**Provided data:**

═══

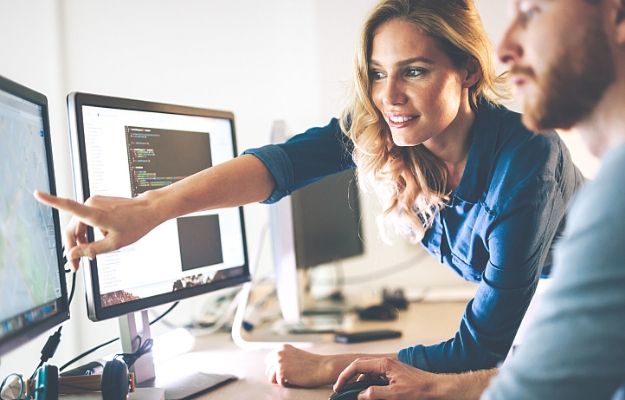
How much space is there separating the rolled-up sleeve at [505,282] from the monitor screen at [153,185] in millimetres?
507

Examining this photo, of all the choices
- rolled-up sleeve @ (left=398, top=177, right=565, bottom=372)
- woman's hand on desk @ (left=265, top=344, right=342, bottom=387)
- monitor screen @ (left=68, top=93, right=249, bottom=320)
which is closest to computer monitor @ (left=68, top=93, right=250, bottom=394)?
monitor screen @ (left=68, top=93, right=249, bottom=320)

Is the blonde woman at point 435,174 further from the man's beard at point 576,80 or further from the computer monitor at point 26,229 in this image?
the man's beard at point 576,80

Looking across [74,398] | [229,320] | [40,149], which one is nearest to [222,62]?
[229,320]

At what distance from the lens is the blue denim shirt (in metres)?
1.09

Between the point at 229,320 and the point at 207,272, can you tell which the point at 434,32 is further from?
the point at 229,320

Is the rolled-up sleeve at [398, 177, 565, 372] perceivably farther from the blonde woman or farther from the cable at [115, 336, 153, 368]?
the cable at [115, 336, 153, 368]

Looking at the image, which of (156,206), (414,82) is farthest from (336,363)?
(414,82)

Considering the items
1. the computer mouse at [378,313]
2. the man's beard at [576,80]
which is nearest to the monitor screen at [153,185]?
the computer mouse at [378,313]

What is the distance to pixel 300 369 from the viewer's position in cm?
115

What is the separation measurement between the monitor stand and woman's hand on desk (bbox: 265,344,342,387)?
0.35ft

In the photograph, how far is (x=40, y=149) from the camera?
38.7 inches

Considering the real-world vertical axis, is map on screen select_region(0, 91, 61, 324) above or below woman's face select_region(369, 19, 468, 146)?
below

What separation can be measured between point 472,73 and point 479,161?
0.20m

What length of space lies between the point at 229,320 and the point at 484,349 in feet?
3.03
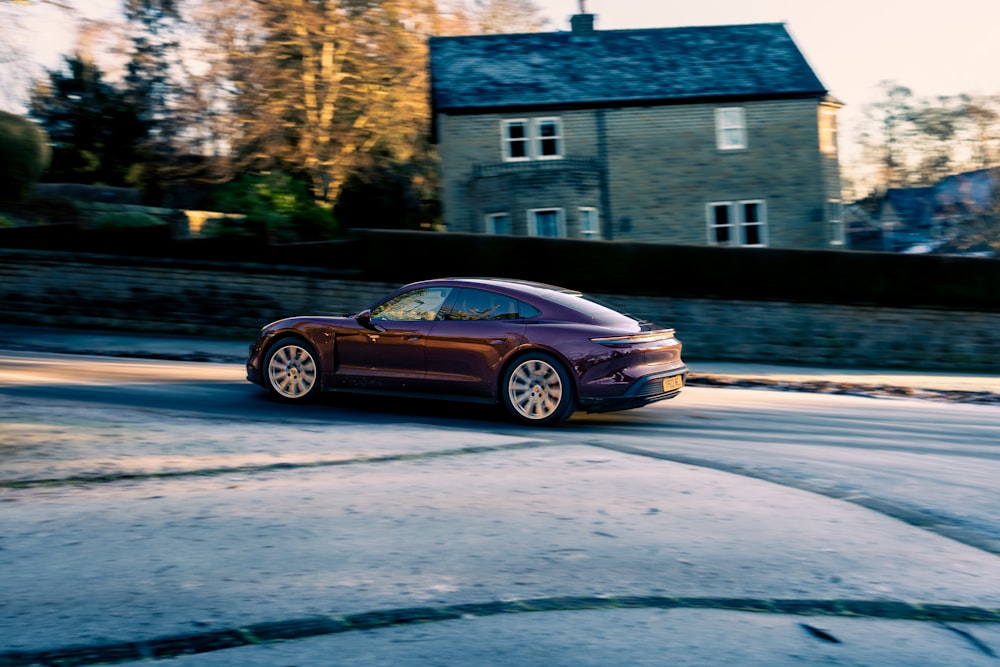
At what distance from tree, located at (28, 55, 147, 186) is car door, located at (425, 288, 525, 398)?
33.9 meters

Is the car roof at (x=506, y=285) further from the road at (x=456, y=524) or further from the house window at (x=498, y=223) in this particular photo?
the house window at (x=498, y=223)

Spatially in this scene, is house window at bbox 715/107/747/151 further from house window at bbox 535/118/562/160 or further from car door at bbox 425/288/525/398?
car door at bbox 425/288/525/398

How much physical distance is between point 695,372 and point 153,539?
12.3 metres

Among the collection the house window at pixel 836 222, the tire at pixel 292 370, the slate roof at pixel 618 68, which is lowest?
the tire at pixel 292 370

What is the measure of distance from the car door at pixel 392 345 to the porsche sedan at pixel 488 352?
0.01m

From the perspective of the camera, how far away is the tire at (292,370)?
35.2 ft

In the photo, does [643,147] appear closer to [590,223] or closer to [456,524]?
[590,223]

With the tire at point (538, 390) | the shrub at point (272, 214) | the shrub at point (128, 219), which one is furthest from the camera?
the shrub at point (128, 219)

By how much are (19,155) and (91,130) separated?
60.7 ft

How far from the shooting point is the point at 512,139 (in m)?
31.8

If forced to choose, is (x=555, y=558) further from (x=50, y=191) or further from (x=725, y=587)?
(x=50, y=191)

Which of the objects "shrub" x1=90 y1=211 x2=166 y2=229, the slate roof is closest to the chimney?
the slate roof

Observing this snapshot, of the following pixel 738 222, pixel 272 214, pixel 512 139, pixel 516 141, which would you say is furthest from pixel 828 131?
pixel 272 214

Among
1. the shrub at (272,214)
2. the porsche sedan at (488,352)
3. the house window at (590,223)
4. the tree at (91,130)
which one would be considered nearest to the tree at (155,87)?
the tree at (91,130)
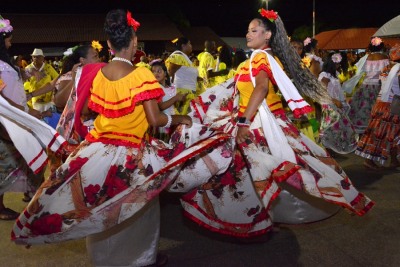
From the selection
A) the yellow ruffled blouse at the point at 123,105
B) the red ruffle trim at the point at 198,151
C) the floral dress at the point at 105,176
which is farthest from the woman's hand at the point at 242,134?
the yellow ruffled blouse at the point at 123,105

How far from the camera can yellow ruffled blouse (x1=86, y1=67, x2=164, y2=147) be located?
9.17 ft

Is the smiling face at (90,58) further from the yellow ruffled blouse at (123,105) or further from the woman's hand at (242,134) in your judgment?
the woman's hand at (242,134)

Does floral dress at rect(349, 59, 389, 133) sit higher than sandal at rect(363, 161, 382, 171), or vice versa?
floral dress at rect(349, 59, 389, 133)

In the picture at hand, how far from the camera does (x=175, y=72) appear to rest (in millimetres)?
7000

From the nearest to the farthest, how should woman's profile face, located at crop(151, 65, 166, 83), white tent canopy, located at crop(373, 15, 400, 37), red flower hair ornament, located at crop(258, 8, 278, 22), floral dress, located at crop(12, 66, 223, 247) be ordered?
floral dress, located at crop(12, 66, 223, 247), red flower hair ornament, located at crop(258, 8, 278, 22), woman's profile face, located at crop(151, 65, 166, 83), white tent canopy, located at crop(373, 15, 400, 37)

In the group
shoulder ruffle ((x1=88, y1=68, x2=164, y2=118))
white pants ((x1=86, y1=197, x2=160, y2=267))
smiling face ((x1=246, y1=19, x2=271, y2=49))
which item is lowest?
white pants ((x1=86, y1=197, x2=160, y2=267))

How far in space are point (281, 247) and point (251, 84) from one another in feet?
4.51

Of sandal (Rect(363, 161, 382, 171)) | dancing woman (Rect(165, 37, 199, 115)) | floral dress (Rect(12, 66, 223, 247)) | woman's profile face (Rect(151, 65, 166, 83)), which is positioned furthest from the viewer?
dancing woman (Rect(165, 37, 199, 115))

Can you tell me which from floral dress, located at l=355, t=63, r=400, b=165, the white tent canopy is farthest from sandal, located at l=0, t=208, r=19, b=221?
the white tent canopy

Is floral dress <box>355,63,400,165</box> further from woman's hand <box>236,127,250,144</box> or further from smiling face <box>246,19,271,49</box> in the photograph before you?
woman's hand <box>236,127,250,144</box>

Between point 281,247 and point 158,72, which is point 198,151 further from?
point 158,72

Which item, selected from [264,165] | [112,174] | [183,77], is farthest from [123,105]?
[183,77]

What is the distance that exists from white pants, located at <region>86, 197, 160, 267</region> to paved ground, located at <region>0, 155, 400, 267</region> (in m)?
0.41

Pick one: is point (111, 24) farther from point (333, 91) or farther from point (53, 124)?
point (333, 91)
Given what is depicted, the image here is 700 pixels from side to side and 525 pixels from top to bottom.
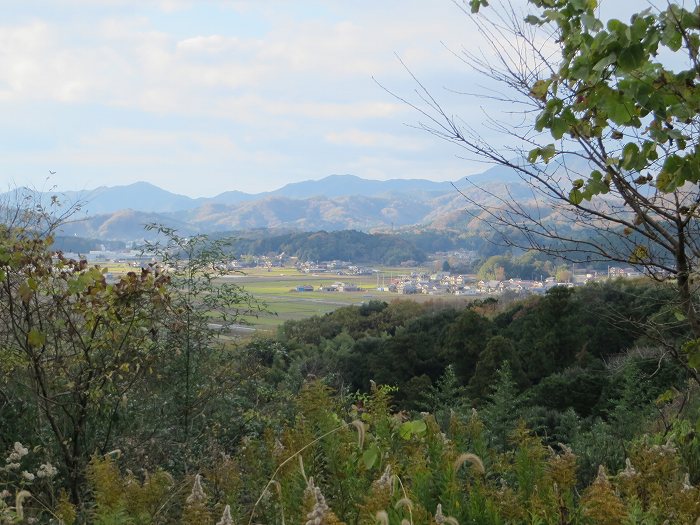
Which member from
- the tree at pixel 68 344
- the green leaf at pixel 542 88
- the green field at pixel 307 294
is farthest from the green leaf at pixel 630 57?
the green field at pixel 307 294

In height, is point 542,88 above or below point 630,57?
above

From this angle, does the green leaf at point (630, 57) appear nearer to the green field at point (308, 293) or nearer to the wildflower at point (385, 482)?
the wildflower at point (385, 482)

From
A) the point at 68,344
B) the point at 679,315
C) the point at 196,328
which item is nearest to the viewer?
the point at 679,315

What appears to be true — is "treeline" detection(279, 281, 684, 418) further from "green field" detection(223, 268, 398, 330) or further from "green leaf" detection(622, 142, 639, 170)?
"green leaf" detection(622, 142, 639, 170)

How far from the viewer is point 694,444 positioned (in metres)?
4.06

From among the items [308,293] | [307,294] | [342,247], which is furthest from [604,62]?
[342,247]

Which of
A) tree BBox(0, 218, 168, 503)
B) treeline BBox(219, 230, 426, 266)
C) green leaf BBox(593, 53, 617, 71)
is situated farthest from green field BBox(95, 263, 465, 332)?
green leaf BBox(593, 53, 617, 71)

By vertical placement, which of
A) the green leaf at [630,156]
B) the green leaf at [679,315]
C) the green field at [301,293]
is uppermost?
the green leaf at [630,156]

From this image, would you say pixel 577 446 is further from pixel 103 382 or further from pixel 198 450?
pixel 103 382

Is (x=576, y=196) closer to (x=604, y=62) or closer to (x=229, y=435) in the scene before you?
(x=604, y=62)

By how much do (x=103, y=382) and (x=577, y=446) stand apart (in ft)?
11.9

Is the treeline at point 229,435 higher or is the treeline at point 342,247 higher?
the treeline at point 342,247

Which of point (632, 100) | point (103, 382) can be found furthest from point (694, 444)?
point (103, 382)

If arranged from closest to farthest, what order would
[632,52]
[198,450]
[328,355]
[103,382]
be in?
1. [632,52]
2. [103,382]
3. [198,450]
4. [328,355]
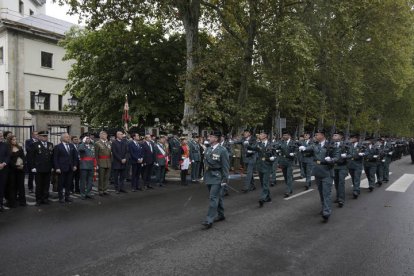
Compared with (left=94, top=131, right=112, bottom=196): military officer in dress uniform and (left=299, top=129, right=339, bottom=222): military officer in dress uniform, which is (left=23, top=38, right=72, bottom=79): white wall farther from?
(left=299, top=129, right=339, bottom=222): military officer in dress uniform

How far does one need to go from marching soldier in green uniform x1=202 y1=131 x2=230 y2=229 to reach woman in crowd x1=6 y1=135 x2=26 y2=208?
5.20 meters

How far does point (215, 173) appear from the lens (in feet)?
27.2

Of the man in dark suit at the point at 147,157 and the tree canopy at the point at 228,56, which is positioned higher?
the tree canopy at the point at 228,56

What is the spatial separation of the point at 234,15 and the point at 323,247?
17.0 meters

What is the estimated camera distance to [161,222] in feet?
28.1

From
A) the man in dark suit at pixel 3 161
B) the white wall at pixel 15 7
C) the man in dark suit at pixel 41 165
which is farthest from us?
the white wall at pixel 15 7

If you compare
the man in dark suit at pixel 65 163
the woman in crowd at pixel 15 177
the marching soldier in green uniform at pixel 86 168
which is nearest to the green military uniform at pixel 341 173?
the marching soldier in green uniform at pixel 86 168

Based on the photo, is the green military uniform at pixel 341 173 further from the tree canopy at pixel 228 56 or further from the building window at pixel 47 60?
the building window at pixel 47 60

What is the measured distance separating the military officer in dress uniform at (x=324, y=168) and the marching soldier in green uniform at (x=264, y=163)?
1.64 meters

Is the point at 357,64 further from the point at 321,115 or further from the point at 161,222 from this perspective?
the point at 161,222

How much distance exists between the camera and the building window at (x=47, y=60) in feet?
126

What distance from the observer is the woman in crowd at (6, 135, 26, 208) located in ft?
33.6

═══

**Challenge:** Write out, exactly, each line from the one containing "Which of point" down to the final line of the data above. Both of those lines count, and the pictures are left out.

**Output for this task:**
Which of point (632, 100) | point (103, 382) can be found furthest from point (694, 444)?
point (103, 382)

If arranged from closest to farthest, what order would
[632,52]
[198,450]
[328,355]
[103,382]
be in?
1. [632,52]
2. [103,382]
3. [198,450]
4. [328,355]
Compared with (left=94, top=131, right=112, bottom=196): military officer in dress uniform and (left=299, top=129, right=339, bottom=222): military officer in dress uniform, which is (left=23, top=38, right=72, bottom=79): white wall farther from?
(left=299, top=129, right=339, bottom=222): military officer in dress uniform

How far does one need to go from marching soldier in green uniform x1=202 y1=131 x2=230 y2=229 to reach woman in crowd x1=6 y1=135 x2=26 y2=208?
5.20 meters

How far does point (215, 173) appear from the lens (in feet)?
27.2

Of the man in dark suit at the point at 147,157 and the tree canopy at the point at 228,56, which is positioned higher?
the tree canopy at the point at 228,56

What is the spatial separation of the point at 234,15 and the point at 323,247?
17.0 meters

What is the estimated camera distance to [161,222] in feet?
28.1

From
A) the man in dark suit at pixel 3 161
B) the white wall at pixel 15 7
C) the man in dark suit at pixel 41 165
which is farthest from us?
the white wall at pixel 15 7

If you compare
the man in dark suit at pixel 65 163
the woman in crowd at pixel 15 177
the marching soldier in green uniform at pixel 86 168
which is nearest to the green military uniform at pixel 341 173?
the marching soldier in green uniform at pixel 86 168

Based on the photo, is the green military uniform at pixel 341 173 further from the tree canopy at pixel 228 56 or further from the building window at pixel 47 60?
the building window at pixel 47 60

What is the measured distance separating the military officer in dress uniform at (x=324, y=168) and the marching soldier in green uniform at (x=264, y=163)?
1.64 meters

Is the point at 357,64 further from the point at 321,115 or further from the point at 161,222 from this perspective?
the point at 161,222

How much distance exists between the camera and the building window at (x=47, y=60) in feet?
126

What distance from the observer is the woman in crowd at (6, 135, 26, 208) located in ft?
33.6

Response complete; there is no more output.